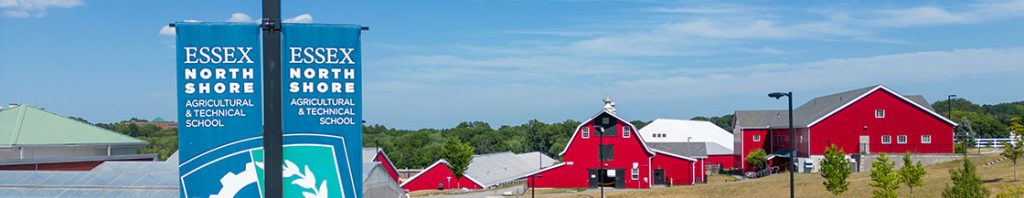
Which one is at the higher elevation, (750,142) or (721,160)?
(750,142)

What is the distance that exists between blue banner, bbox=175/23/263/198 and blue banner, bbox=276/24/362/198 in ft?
1.49

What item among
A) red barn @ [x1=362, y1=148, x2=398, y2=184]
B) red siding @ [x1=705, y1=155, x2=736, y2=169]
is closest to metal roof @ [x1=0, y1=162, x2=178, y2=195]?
red barn @ [x1=362, y1=148, x2=398, y2=184]

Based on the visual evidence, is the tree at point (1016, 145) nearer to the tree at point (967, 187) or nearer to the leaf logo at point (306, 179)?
the tree at point (967, 187)

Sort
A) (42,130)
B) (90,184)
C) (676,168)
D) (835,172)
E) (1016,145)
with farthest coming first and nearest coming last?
(676,168) < (42,130) < (1016,145) < (835,172) < (90,184)

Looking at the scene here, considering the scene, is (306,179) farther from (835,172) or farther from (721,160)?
(721,160)

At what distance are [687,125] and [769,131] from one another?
33754 millimetres

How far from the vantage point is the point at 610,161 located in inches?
2478

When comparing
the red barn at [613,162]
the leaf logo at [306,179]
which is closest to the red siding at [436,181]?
the red barn at [613,162]

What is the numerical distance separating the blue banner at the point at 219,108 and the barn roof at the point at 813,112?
56.1m

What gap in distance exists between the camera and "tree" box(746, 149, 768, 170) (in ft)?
228

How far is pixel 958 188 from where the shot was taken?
26.6 m

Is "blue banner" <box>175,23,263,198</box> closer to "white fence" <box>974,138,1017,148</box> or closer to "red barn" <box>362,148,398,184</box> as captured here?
"red barn" <box>362,148,398,184</box>

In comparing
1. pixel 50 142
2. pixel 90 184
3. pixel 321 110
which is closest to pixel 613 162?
pixel 50 142

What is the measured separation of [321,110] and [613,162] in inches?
2040
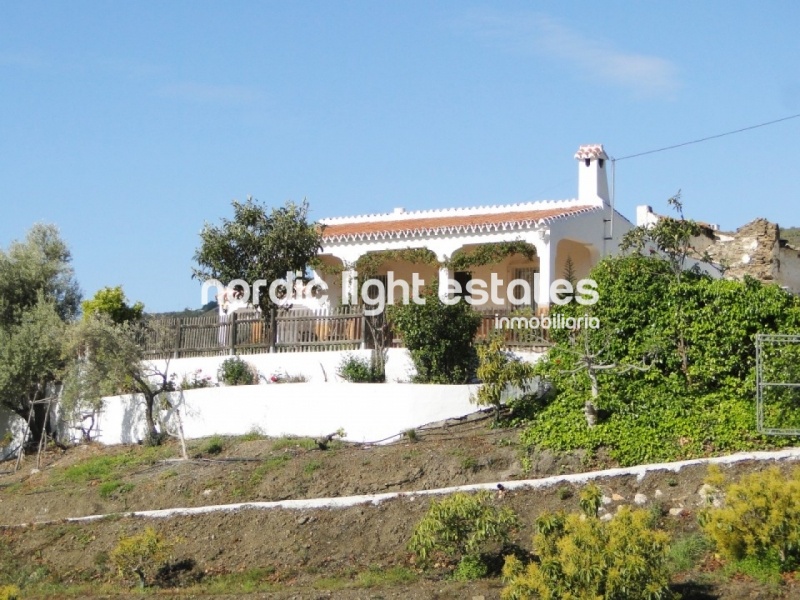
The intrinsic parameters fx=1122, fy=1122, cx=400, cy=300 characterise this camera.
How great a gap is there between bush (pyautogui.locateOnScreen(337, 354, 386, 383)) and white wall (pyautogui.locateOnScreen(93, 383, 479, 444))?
109 centimetres

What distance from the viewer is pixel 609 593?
34.3 ft

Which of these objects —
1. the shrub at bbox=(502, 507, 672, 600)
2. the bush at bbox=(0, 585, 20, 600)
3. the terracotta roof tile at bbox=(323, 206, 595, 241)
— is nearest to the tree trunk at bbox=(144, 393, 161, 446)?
the terracotta roof tile at bbox=(323, 206, 595, 241)

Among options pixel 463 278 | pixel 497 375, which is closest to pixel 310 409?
pixel 497 375

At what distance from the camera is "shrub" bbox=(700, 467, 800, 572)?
11680mm

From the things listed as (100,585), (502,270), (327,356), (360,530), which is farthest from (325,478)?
(502,270)

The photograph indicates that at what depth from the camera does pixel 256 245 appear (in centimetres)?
2402

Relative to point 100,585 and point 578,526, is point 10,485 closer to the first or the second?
point 100,585

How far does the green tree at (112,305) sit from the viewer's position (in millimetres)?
28227

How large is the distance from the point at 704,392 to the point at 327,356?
831 centimetres

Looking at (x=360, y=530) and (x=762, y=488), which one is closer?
(x=762, y=488)

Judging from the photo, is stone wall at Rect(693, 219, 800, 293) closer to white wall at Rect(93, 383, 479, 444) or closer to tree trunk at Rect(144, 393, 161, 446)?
white wall at Rect(93, 383, 479, 444)

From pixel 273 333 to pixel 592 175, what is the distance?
887 cm

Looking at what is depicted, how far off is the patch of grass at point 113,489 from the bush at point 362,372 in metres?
4.82

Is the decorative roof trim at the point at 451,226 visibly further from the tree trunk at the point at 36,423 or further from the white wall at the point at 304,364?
the tree trunk at the point at 36,423
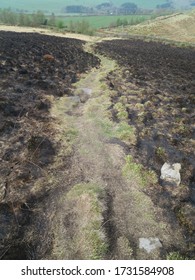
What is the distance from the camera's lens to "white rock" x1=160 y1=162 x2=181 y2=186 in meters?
14.0

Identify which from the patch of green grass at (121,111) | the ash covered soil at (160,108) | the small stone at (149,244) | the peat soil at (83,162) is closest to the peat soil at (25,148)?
the peat soil at (83,162)

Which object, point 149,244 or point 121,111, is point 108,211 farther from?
point 121,111

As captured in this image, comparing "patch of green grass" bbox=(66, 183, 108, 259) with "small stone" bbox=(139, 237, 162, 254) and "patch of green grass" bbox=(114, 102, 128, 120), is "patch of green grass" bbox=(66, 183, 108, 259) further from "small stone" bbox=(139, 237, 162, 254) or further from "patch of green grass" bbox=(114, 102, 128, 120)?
"patch of green grass" bbox=(114, 102, 128, 120)

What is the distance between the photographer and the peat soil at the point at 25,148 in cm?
1042

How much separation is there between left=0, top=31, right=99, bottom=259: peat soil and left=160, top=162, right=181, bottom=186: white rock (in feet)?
16.8

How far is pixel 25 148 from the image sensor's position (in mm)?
15453

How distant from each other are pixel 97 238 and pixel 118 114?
1243cm

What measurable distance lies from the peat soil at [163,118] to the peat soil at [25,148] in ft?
14.7

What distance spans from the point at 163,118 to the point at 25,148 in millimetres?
10475

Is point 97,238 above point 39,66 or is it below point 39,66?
below

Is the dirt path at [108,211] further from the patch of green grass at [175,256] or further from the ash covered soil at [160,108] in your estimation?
the ash covered soil at [160,108]

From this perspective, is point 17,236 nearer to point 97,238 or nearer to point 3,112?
point 97,238

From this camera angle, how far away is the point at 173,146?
58.0ft

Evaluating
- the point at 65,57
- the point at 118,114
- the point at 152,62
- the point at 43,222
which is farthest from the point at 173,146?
the point at 152,62
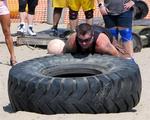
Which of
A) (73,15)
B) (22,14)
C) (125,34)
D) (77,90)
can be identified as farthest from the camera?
(22,14)

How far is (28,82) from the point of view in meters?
5.05

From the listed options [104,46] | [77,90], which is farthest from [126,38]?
[77,90]

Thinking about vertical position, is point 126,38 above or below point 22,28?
above

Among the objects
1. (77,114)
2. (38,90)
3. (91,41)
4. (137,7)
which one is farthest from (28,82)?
(137,7)

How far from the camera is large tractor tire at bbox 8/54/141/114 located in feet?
16.0

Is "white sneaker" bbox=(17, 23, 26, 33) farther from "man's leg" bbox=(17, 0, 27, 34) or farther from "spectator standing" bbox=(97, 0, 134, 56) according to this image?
"spectator standing" bbox=(97, 0, 134, 56)

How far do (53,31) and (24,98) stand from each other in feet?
14.6

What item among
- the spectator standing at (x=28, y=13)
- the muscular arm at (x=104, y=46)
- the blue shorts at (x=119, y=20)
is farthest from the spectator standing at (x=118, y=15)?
the spectator standing at (x=28, y=13)

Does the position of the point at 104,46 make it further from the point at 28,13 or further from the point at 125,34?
the point at 28,13

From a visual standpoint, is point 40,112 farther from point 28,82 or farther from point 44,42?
point 44,42

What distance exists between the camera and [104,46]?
5.71m

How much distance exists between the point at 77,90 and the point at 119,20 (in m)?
2.24

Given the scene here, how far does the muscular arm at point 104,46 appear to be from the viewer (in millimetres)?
5695

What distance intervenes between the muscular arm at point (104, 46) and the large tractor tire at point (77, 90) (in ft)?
1.00
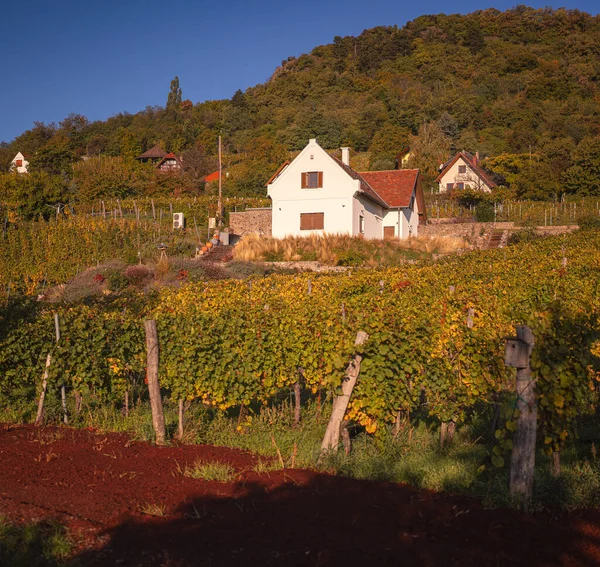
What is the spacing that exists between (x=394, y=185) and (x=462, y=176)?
19859 millimetres

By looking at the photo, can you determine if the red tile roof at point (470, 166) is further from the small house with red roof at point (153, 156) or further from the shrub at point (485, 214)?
the small house with red roof at point (153, 156)

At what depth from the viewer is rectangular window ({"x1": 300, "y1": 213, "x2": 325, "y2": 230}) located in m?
36.4

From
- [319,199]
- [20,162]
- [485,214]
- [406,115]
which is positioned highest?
[406,115]

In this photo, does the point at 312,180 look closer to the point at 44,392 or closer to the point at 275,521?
the point at 44,392

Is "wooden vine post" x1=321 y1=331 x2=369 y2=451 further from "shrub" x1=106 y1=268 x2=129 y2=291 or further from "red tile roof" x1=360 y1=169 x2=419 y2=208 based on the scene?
"red tile roof" x1=360 y1=169 x2=419 y2=208

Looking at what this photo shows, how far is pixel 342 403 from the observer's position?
23.4ft

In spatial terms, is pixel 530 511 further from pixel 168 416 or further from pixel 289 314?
pixel 168 416

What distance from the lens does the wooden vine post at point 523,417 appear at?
18.1ft

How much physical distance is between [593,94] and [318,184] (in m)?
61.8

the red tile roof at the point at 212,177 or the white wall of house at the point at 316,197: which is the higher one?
the red tile roof at the point at 212,177

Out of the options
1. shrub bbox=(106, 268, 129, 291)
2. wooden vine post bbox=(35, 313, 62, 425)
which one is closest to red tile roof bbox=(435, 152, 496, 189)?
shrub bbox=(106, 268, 129, 291)

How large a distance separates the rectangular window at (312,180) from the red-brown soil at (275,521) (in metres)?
30.6

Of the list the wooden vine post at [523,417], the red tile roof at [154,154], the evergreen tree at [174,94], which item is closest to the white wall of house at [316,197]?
the wooden vine post at [523,417]

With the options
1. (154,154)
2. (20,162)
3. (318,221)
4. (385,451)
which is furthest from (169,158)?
(385,451)
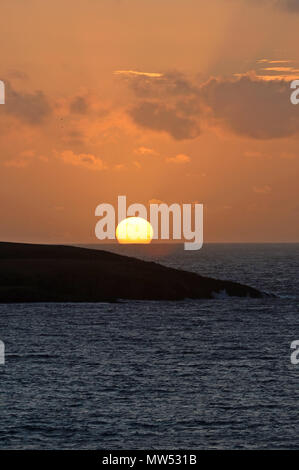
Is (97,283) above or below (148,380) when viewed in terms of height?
above

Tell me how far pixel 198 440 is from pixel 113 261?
10422cm

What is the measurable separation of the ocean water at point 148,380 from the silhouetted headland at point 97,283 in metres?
14.9

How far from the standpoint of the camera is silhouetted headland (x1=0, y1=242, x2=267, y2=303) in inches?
4815

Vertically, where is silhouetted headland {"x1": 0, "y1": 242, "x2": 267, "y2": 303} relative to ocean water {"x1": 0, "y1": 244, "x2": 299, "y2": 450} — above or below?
above

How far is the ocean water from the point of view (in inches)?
1813

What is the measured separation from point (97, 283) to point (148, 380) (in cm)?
6617

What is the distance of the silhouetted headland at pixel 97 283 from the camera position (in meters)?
122

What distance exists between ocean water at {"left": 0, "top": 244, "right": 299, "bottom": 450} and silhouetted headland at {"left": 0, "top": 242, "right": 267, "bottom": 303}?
14.9m

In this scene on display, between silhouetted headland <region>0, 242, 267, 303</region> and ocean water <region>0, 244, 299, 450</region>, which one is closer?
ocean water <region>0, 244, 299, 450</region>

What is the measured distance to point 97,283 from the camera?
416ft
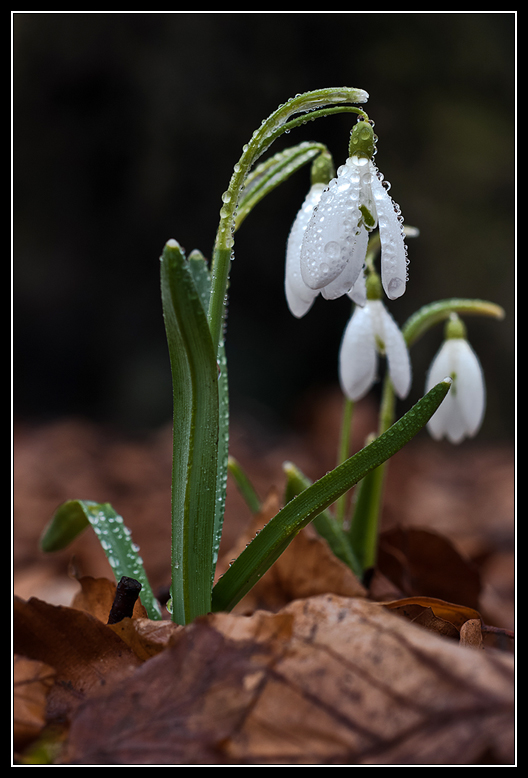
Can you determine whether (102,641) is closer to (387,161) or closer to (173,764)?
(173,764)

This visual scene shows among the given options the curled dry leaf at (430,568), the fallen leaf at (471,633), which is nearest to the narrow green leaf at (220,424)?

|---|

Extract only the lines from the line containing "In this scene" through the final line of the records; keep both ends and drop every picture.

◆ **Problem solution**
In this scene on display, between silhouetted headland <region>0, 242, 267, 303</region> and ocean water <region>0, 244, 299, 450</region>, which one is closer?
ocean water <region>0, 244, 299, 450</region>

What is the measured distance to point 97,283 from the camera?
416ft
Can you determine whether (102,641) is closer to (387,161) or closer to (173,764)?
(173,764)

This visual scene shows among the given options the curled dry leaf at (430,568), the fallen leaf at (471,633), which is nearest to the narrow green leaf at (220,424)?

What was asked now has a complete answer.